Defaults to “small”.
in_channels (int) – Number of input image channels. Defaults to 3.
stem_channels (int) – Channels of stem layer. Defaults to 16.
last_exp_factor (int) – Channels expand factor of last layer. Defaults to 4.
out_indices (Sequence[int]) – Output from which stages. Defaults to (4, ).
frozen_stages (int) – Stages to be frozen (all param fixed). Defaults to -1, which means not freezing any parameters.
conv_cfg (dict, optional) – Config dict for convolution layer. Defaults to None, which means using conv2d.
norm_cfg (dict, optional) – Config dict for normalization layer. Defaults to dict(type=’BN’).
act_cfg (dict, optional) – Config dict for activation layer. Defaults to dict(type=’Swish’).
init_cfg (dict, optional) – Initialization config dict.

static make_mobilenetv2_layer(in_channels, out_channels, stride, num_blocks, expand_ratio=4)[source]¶

Build mobilenetv2 layer, which consists of several InvertedResidual layers.

Parameters:

in_channels (int) – The input channels.
out_channels (int) – The output channels.
stride (int) – The stride of the first 3x3 convolution in the InvertedResidual layers.
num_blocks (int) – The number of InvertedResidual blocks.
expand_ratio (int) – adjusts number of channels of the hidden layer in InvertedResidual by this amount.
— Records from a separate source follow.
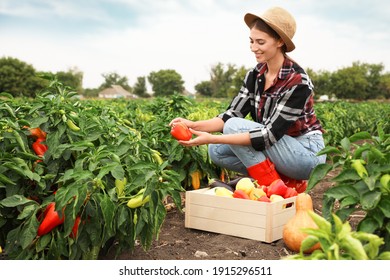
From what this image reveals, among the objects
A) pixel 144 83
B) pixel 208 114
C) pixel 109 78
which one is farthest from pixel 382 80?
pixel 208 114

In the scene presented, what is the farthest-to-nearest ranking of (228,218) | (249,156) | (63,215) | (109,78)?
(109,78), (249,156), (228,218), (63,215)

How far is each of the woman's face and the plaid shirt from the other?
A: 0.16 m

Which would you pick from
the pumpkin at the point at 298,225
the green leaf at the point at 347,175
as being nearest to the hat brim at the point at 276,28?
the pumpkin at the point at 298,225

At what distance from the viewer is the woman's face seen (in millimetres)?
3926

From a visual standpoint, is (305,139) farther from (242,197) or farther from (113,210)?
(113,210)

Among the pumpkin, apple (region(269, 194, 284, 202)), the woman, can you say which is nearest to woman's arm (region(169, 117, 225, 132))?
the woman

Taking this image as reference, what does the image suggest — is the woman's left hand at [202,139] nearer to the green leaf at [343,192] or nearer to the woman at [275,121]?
the woman at [275,121]

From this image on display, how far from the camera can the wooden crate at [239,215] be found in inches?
132

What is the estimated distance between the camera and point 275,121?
386cm

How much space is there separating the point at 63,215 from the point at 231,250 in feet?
3.68

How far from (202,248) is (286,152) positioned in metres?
1.14

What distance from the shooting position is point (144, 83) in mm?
96125

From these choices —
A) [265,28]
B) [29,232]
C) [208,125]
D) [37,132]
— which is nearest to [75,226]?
[29,232]

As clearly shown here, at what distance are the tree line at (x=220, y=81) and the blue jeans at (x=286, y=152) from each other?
169 ft
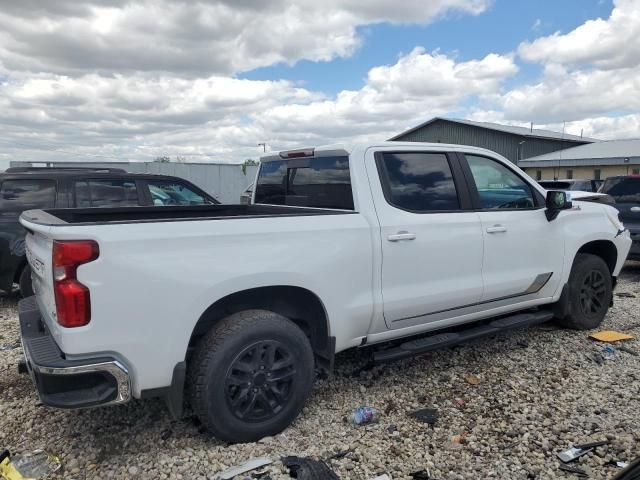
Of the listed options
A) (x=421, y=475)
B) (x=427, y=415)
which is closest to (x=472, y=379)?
(x=427, y=415)

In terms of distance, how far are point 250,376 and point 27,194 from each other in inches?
180

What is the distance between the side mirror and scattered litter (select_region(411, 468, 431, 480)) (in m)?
2.64

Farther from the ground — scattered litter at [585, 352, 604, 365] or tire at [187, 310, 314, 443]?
tire at [187, 310, 314, 443]

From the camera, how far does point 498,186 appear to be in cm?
445

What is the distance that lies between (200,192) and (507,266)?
442 cm

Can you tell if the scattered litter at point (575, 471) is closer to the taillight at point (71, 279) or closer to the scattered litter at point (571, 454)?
the scattered litter at point (571, 454)

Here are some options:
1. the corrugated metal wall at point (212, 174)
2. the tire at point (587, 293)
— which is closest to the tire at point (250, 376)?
the tire at point (587, 293)

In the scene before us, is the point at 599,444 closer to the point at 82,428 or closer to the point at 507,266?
the point at 507,266

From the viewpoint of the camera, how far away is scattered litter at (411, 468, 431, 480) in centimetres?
288

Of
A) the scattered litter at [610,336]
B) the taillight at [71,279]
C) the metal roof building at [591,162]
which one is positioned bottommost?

Defaults to 4.

static make_mobilevit_layer(in_channels, out_channels, stride, transformer_dim, ffn_dim, num_transformer_blocks, expand_ratio=4)[source]¶

Build mobilevit layer, which consists of one InvertedResidual and one MobileVitBlock.

Parameters:

in_channels (int) – The input channels.
out_channels (int) – The output channels.
stride (int) – The stride of the first 3x3 convolution in the InvertedResidual layers.
transformer_dim (int) – The channels of the transformer layers.
ffn_dim (int) – The mid-channels of the feedforward network in transformer layers.
num_transformer_blocks (int) – The number of transformer blocks.
expand_ratio (int) – adjusts number of channels of the hidden layer in InvertedResidual by this amount. Defaults to 4.